**取り組む課題**
a - 本文抜粋について、次の問いに答えよ。答えには問いと同じ(i)〜(iii)の印を付けること。
(i) キャスト9人が5thライブで立った場所はどこか。
(ii) 三森すずこの投稿によると、μ'sは何に出場することになったか。
(iii) 筆者が他には無い『ラブライブ!』の面白さだとしているのは何か。
b - 本文抜粋の「私もこの歌詞が大好きである」で始まる段落を、主な内容を残したまま箇条書きに短くまとめてください。
c - 本文抜粋の「奇跡それは今さ ここなんだ みんなの想いが導いた場所なんだ」から「感覚」が押し寄せて来たのだ。」までの部分を、一字一句違えずに書き写せ。

**本文抜粋**
この思いは、ファイナルライブに至るまで彼女の中で貫かるものだが、彼女が壁にぶつかった時「表現者」として、南ことりを愛する1人の「人間」として、南ことりを届けることに対して逃げずに真摯に向き合ったからこそ得られた解なのではないかと思う。
奇跡それは今さここなんだ
5thライブで内田さんが大好きだと言った『KiRa-KiRA Sensation!』の歌詞。
奇跡それは今さ ここなんだ みんなの想いが導いた場所なんだ
私もこの歌詞が大好きである。物語の中で、μ'sが見つけた「奇跡」を歌った瞬間は涙が止まらなかった。そして、キャスト9人が5thライブでSSA2daysで立った時に歌った瞬間。まさに、『ラブライブ!』でしか味わえない「夢が現実に変わる中にいる感覚」が押し寄せて来たのだ。
その後も、「Mステ」や「紅白歌合戦」など夢のような時間が続いていく。
Mステでは「KiRa-KiRa Sensation!」を歌いました♪
— 内田彩 (@aya_uchida) 2015年12月4日
歌詞にある「奇跡それは 今さ ここなんだ」その奇跡のひとつがまた増えましたね*
ずっと見てきた番組のキラキラしたステージに立たせてもらえて…本当に嬉しかったです! pic.twitter.com/7LshFnSTCX
なんと
— 三森すずこ (@mimori_suzuko) 2015年11月26日
μ'sが第66回NHK紅白歌合戦に出場することになりました❤️
ほんと!信じられない!
人生にこんな夢みたいな瞬間が訪れるなんて…!!
応援してくれるたくさんのファンのみなさんのおかけです❤️
本当にありがとうございますっ pic.twitter.com/0McVAY02ga
「事実は小説より奇なり」というが、それをやってのけるのがまさに『ラブライブ!』。劇中の物語のその先へ。アニメの中のμ'sと、キャストのμ'sが追い越し追い越されながら先の物語を紡ぎ合っていく姿。それこそが、他には無い『ラブライブ!』の面白さなのである。

**データセット**
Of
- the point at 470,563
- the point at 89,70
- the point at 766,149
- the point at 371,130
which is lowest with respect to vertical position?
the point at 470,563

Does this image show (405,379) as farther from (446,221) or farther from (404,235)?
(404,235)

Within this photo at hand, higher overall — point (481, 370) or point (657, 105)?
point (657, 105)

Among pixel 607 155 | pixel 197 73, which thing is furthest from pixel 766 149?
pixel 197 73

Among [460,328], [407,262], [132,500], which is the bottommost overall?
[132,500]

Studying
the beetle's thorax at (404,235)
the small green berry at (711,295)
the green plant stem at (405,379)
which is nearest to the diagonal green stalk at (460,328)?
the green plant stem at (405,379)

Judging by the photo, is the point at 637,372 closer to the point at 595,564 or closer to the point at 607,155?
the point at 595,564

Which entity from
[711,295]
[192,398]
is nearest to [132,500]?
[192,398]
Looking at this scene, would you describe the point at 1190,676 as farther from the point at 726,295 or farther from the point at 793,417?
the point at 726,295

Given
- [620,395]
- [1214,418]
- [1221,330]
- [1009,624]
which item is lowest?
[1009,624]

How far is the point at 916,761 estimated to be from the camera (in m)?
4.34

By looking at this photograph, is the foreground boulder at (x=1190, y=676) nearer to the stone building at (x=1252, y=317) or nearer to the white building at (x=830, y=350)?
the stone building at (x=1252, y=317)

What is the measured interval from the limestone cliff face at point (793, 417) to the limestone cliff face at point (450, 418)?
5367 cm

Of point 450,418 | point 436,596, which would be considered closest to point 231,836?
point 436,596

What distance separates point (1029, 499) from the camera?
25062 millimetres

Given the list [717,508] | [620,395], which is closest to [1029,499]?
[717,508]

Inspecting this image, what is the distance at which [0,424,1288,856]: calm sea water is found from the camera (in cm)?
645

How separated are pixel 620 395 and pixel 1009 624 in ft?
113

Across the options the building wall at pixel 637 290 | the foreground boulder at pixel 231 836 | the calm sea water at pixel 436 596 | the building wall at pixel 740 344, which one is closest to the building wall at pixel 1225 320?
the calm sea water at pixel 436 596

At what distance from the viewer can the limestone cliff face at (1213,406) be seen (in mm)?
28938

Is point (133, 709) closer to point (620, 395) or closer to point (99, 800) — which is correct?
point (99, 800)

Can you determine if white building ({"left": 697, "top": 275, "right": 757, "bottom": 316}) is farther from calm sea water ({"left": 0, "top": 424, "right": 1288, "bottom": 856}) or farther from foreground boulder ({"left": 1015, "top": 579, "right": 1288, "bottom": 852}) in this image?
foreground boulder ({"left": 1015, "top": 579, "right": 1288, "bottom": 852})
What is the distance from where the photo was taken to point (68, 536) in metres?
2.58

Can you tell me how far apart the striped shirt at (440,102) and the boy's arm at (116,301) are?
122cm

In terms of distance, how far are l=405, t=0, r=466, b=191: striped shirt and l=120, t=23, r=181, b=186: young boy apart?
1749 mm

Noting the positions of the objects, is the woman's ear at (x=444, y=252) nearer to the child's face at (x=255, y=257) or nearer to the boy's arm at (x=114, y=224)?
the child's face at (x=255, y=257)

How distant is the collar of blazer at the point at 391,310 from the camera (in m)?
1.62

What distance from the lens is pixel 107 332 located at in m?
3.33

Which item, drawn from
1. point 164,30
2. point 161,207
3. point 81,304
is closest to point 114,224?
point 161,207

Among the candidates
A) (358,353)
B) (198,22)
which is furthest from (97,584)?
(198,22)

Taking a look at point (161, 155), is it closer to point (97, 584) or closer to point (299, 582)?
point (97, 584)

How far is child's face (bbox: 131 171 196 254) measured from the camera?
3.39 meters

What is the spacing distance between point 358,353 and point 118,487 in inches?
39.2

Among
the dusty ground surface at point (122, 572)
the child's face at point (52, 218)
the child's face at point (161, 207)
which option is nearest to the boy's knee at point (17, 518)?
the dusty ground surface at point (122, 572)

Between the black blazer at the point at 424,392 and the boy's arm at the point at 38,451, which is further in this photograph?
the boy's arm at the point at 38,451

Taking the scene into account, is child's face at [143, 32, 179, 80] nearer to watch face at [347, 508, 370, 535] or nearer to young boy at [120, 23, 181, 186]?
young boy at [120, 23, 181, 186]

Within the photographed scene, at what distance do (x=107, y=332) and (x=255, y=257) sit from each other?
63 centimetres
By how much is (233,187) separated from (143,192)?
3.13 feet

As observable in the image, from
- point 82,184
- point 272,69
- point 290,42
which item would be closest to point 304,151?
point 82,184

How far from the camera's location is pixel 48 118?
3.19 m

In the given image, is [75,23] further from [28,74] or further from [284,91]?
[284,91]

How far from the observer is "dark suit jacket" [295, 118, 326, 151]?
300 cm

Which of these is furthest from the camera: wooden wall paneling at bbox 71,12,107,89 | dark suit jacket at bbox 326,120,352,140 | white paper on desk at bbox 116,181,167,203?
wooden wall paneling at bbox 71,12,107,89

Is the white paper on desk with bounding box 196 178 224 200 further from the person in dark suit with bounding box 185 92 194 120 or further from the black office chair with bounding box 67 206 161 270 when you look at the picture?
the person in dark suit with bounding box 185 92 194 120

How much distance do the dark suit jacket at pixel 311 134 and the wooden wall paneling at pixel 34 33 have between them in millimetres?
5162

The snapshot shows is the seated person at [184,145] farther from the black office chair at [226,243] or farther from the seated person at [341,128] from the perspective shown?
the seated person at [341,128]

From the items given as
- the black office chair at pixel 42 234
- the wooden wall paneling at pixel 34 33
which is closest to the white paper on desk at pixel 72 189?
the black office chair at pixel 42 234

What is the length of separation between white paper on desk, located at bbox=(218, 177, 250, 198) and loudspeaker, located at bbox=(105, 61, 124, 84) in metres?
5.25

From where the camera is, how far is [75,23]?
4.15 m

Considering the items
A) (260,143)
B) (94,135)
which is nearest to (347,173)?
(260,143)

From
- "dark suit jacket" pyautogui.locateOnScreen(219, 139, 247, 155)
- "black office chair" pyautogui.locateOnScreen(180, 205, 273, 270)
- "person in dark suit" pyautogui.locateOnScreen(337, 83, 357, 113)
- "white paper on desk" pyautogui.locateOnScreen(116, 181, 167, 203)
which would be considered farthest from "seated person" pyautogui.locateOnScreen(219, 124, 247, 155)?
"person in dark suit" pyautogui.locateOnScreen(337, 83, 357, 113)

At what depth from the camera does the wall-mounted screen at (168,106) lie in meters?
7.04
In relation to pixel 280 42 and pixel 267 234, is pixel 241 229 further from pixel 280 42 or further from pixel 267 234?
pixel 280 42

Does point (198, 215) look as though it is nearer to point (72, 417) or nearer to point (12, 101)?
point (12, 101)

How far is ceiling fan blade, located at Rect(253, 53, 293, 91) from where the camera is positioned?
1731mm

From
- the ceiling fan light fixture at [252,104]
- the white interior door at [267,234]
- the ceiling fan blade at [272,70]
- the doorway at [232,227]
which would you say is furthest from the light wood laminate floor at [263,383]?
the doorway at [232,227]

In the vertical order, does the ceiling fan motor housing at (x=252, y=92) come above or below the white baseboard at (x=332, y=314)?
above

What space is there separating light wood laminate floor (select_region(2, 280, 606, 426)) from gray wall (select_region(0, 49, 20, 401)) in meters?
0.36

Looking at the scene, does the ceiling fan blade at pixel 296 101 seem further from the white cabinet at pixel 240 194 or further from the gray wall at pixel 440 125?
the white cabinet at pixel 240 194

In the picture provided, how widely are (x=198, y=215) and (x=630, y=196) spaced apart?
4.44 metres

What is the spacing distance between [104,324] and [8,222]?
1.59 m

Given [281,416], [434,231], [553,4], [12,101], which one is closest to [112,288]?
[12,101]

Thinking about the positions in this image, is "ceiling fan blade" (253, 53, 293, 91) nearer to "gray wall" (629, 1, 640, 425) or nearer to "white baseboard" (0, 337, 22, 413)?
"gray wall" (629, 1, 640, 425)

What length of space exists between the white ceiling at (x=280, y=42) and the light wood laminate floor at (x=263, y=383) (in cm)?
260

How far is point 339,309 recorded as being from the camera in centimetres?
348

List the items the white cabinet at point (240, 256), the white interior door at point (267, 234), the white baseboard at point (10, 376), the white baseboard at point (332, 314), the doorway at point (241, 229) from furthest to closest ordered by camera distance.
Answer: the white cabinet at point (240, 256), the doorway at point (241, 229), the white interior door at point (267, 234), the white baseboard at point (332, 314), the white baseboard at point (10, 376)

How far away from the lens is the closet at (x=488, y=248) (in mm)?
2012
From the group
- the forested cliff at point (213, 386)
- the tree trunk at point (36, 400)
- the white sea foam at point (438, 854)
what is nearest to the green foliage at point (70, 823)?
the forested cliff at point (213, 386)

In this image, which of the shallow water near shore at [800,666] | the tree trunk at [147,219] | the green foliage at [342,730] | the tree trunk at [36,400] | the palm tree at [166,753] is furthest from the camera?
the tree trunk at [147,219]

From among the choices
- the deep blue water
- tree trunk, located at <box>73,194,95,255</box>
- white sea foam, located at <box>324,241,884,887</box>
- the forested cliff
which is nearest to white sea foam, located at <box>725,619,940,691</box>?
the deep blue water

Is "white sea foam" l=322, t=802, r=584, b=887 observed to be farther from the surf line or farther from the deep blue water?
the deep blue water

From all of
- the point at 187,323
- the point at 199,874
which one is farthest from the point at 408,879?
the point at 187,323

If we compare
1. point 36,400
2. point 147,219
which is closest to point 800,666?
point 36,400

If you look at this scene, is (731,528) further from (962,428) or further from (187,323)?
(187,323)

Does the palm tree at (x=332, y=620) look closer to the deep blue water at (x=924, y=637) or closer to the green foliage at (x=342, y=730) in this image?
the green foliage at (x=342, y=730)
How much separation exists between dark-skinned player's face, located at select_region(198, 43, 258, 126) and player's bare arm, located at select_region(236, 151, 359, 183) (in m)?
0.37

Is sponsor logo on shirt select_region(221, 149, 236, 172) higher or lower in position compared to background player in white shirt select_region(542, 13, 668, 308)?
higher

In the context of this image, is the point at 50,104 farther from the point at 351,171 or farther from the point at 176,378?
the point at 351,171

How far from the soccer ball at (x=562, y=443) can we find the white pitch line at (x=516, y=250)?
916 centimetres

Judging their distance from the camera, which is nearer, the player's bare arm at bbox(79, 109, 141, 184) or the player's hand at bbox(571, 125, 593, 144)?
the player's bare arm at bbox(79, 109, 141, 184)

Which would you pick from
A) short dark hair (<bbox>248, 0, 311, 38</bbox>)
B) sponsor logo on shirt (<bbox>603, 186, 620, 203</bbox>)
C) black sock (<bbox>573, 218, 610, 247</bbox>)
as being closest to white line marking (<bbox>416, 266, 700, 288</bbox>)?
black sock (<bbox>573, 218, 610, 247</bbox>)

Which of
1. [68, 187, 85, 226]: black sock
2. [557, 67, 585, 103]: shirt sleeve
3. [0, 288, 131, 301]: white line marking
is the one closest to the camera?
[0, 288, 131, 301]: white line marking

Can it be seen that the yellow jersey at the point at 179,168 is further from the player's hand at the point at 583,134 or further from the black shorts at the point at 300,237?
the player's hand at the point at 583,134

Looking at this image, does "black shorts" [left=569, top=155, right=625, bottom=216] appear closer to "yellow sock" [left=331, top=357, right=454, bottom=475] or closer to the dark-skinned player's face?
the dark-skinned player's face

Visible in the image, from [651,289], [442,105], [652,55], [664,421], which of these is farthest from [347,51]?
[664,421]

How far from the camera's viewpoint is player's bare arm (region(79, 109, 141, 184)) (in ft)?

**解答一覧**
a -
(i) SSA(2days)
(ii) 第66回NHK紅白歌合戦
(iii) アニメの中のμ'sと、キャストのμ'sが追い越し追い越されながら先の物語を紡ぎ合っていく姿

b -
- 筆者もこの歌詞が大好きである。
- 物語の中でμ'sが見つけた「奇跡」を歌った瞬間、涙が止まらなかった。
- キャスト9人が5thライブでSSA2daysに立って歌った瞬間には、『ラブライブ!』でしか味わえない「夢が現実に変わる中にいる感覚」が押し寄せてきた。

c -
奇跡それは今さ ここなんだ みんなの想いが導いた場所なんだ
私もこの歌詞が大好きである。物語の中で、μ'sが見つけた「奇跡」を歌った瞬間は涙が止まらなかった。そして、キャスト9人が5thライブでSSA2daysで立った時に歌った瞬間。まさに、『ラブライブ!』でしか味わえない「夢が現実に変わる中にいる感覚」が押し寄せて来たのだ。